Chapter Text
On the first day of summer, Quackity breaks his toe on a refrigerator door.
It’s a string of one thing after another that morning. He doesn’t unlock the door until 5:02, which he put off a couple extra minutes because someone was already waiting outside and he felt petty enough to make them stand out in the dark a little longer. The phone rings inside, but Quackity fucking hates answering the phone, so he ignores it and pretends they’re still closed so he doesn’t have to pick it up. Instead, he focuses on getting the door open and acts like he’s just seen the regular outside for the first time.
When he pushes open the door, a weird noise plays. Something like a melodic series of notes, except that halfway through, the notes get possessed and start screaming instead. Q winces and looks up at the electronic chime above the door.
“Well, that’s not good.” His voice comes out still groggy with sleep. He flicks on another lightswitch he’d missed earlier. Whoops. “Morning, Vikk. Usual?”
“Mornin’,” the guy says. He’s already getting his self-serve coffee from the machines across the counter, all set to an automatic timer, which is good because Quackity will never be paid enough to get here early enough to have them turned on and brewing before unlocking the door. Quackity rings up the coffee, a pack of Marlboro’s from behind the register, and puts ten on pump two. Morning routine, step one.
The phone rings again. Quackity bothers to answer it the next time, in between the arrival of a small rush of customers and the eerie cries of a dying doorbell.
The gas station’s supposed to be quiet after the initial early rush, but for some unknown reason, every trucker, commuter, and early bird retiree in a twenty mile radius has decided that today, Tuesday June-the-twenty-first, is the best morning to visit this particular 7-Eleven off I-81. It’s as if the world just knows he got, like, four hours of sleep last night and wants to kill the next person who makes the goddamn door bell go off. Every time he hears it, it pushes him closer to homicide.
This is what’s going to cause him to snap. A bunch of customers at six in the morning and a doorbell on its last dying dredges of power. Every time someone walks in, the piteous buzzing gets more and more demonic. He’s even looked through a drawer at the counter for a screwdriver, although whether it’s to stab someone through the neck or pry the chime off of the top of the door, he hasn’t decided yet.

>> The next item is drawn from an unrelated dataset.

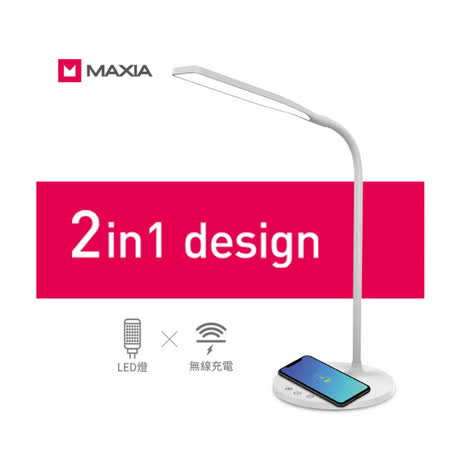 Maxia  M-LW100(無線快充+LED燈)-白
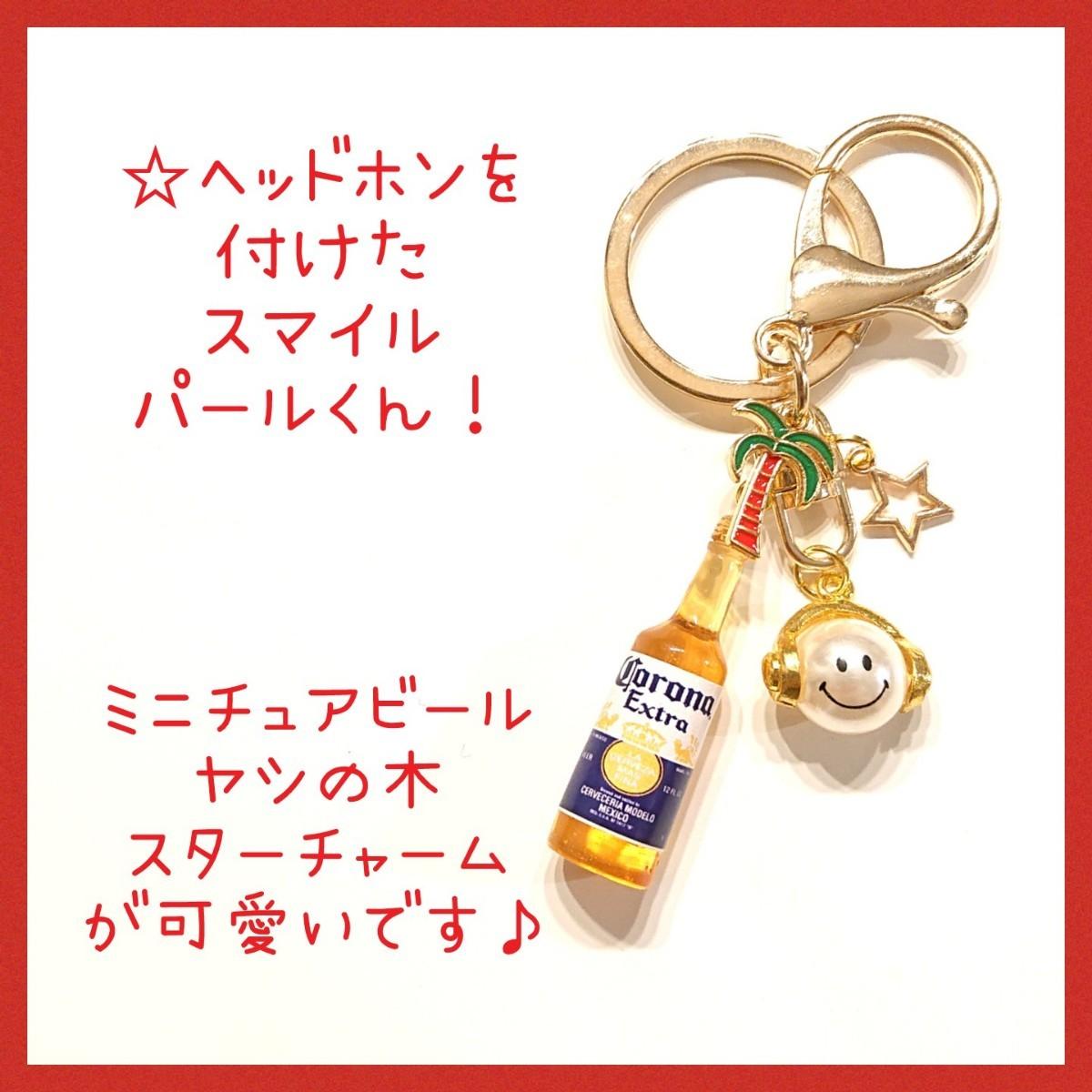 キーホルダー スマイルヘッドホン (中)  ミニチュアビール キーリング バッグチャーム ニコちゃん スマイルパール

It probably needs batteries replaced. But Quackity doesn’t know how to do that, and he’s not bothered to figure it out, break it, and have the boss on his ass to replace it. He’ll pass. So he just ignores the sound and slowly grows more and more accepting of his impending future as a wanted criminal.
The final straw, and the moment it all goes downhill, arrives along with three dozen donuts.

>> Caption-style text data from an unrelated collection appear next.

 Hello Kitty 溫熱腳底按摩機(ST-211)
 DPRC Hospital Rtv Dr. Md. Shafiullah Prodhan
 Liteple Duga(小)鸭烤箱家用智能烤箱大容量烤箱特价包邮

There’s a glass display case right beside the coffee for them, and the small business donut shop down the street has a deal with the owner of the 7-Eleven–three dozen every morning, delivered fresh right at seven, and the donut shop owner gets, like, free gas or something. Quackity doesn’t know the details. He doesn’t need to know in order to steal a Boston Creme out of the boxes, line up the rest in the case, and call it a day.

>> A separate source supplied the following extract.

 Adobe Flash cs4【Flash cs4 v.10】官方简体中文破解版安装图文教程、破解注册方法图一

That is not how it goes today.
A slow moment arrives a bit after six-thirty, and Quackity finally has a moment to breathe. He takes this time to empty a crate of bottled coffee drinks into the refrigerator aisle, carried up from the back because they’d run out of the caramel kind, and Connor always gets that flavor every afternoon right before Quackity clocks out, so he’d better fill it sooner than later.
So first, he’s holding two glass bottles full of cold coffee, one in each hand. Second, he’s not paying attention to the door, because there hasn’t been a customer in a good ten minutes, so he completely misses the fact that a miniature scuffle is happening right behind his back.
Third, the doorbell dies in one gloriously loud, loud screech.
He’s startled by the sound of the doorbell, and then he’s startled by the sound of three voices. Someone’s voice is loud-gruff-angry, and it raises the hair on the back of Quackity’s neck, shoulders going stiff at it. He whips around, hooking his foot to nudge the refrigerator door shut behind him, and–
“Somebody stop him!”
–And he collides, glass bottles and all, with a kid.
He tries to catch himself, stumbling back away from the person in front of him, but he forgets his foot is still caught by the refrigerator door, and he loses his balance instead. His foot swings against the bottom of the refrigerator, slams hard into the black plastic casing underneath, hard enough to hurt even through his shoe. Hard enough that a string of curses leave his mouth practically unbidden. He loses his balance entirely, and both glass bottles slide from his hand.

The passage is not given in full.